[[ MATERIAL TO PROCESS open ]]
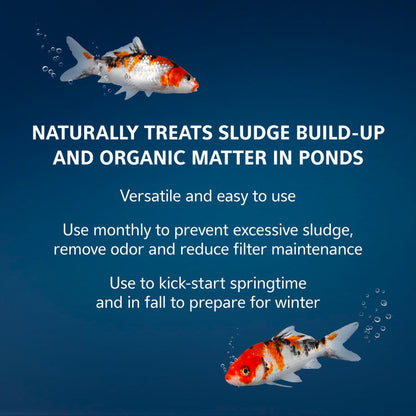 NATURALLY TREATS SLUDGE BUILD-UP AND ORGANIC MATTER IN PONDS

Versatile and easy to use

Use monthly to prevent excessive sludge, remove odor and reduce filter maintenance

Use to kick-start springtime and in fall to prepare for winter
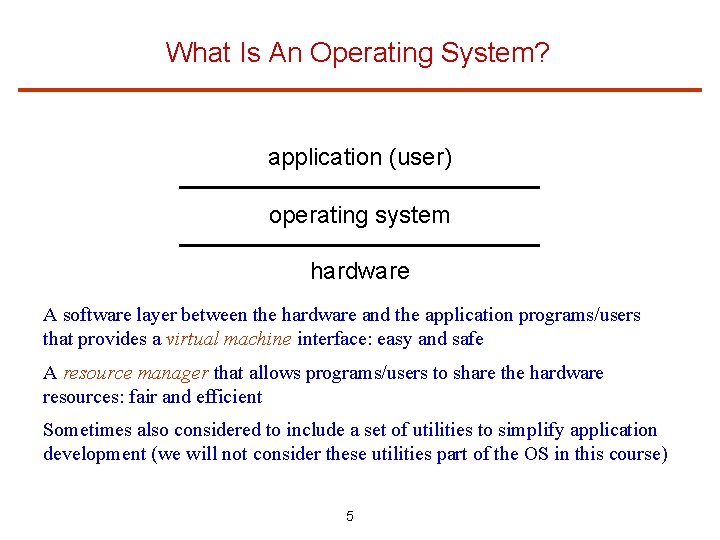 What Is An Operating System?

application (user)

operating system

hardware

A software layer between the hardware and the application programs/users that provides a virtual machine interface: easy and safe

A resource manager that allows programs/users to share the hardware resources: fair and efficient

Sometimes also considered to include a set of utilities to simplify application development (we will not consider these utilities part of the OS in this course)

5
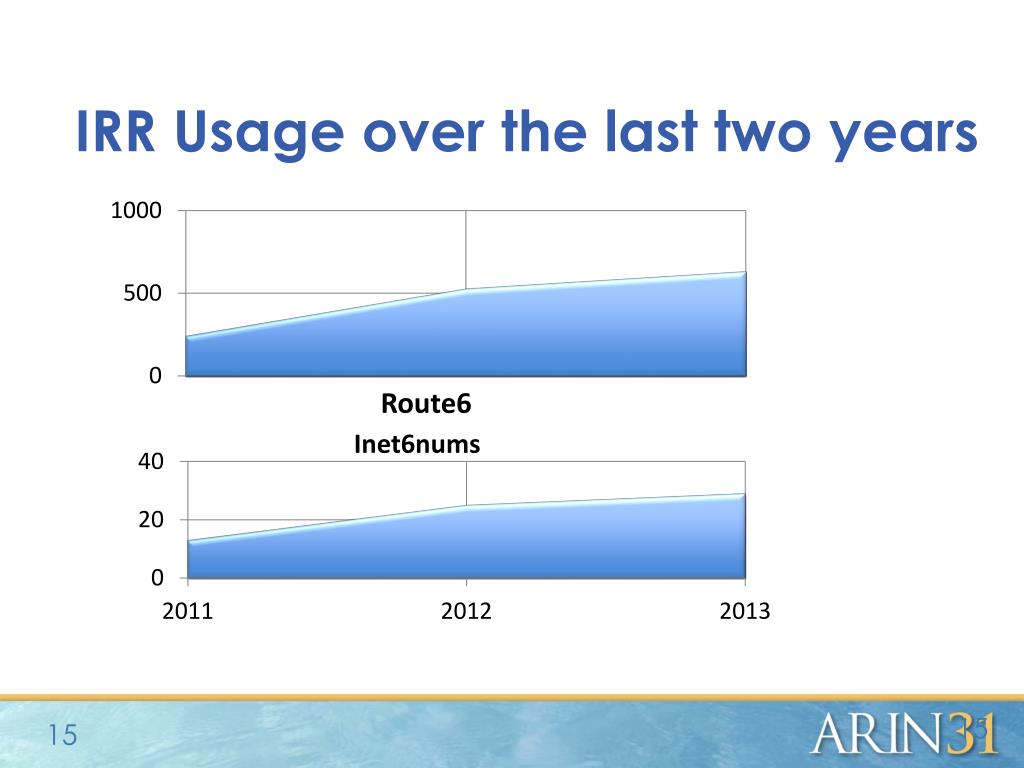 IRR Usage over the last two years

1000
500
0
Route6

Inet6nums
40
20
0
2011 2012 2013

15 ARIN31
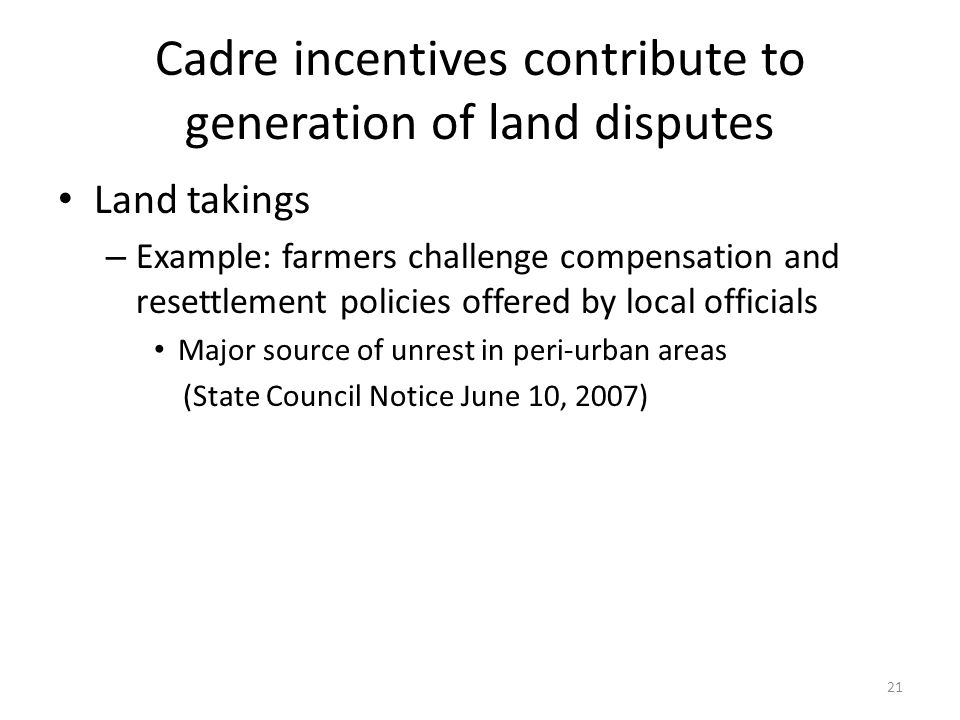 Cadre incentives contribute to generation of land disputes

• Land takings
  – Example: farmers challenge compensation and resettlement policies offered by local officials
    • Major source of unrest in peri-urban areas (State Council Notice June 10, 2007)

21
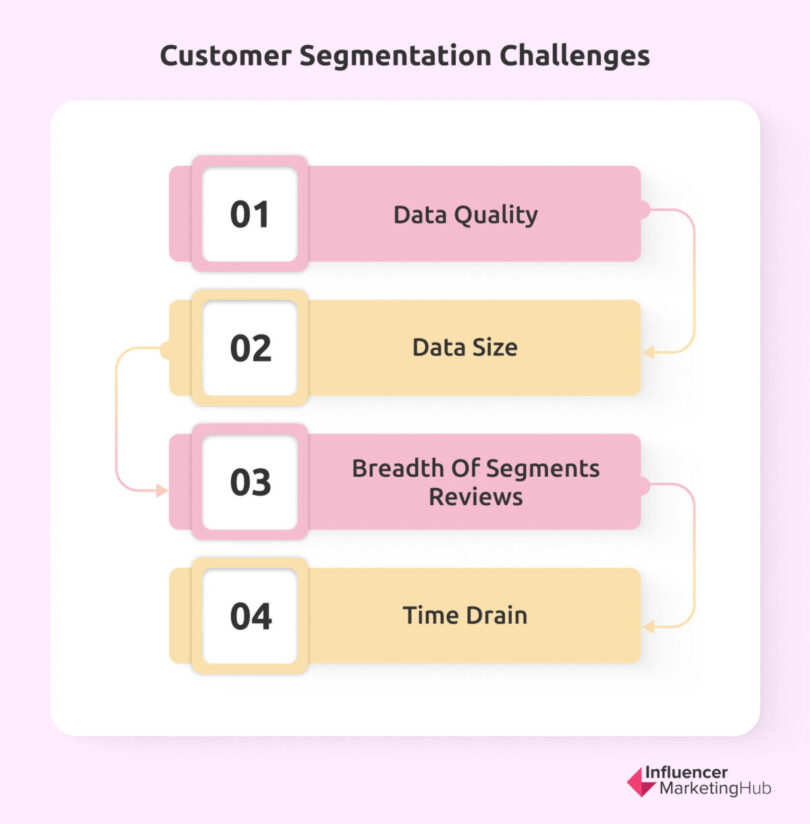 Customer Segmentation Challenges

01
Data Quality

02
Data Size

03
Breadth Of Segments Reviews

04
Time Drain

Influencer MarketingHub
[[ MATERIAL TO PROCESS closed ]]
PROBLEM DETAILS: Scan the data above and report each line in which "easy" is present.

RESPONSE TO THE TASK:
Versatile and easy to use
A software layer between the hardware and the application programs/users that provides a virtual machine interface: easy and safe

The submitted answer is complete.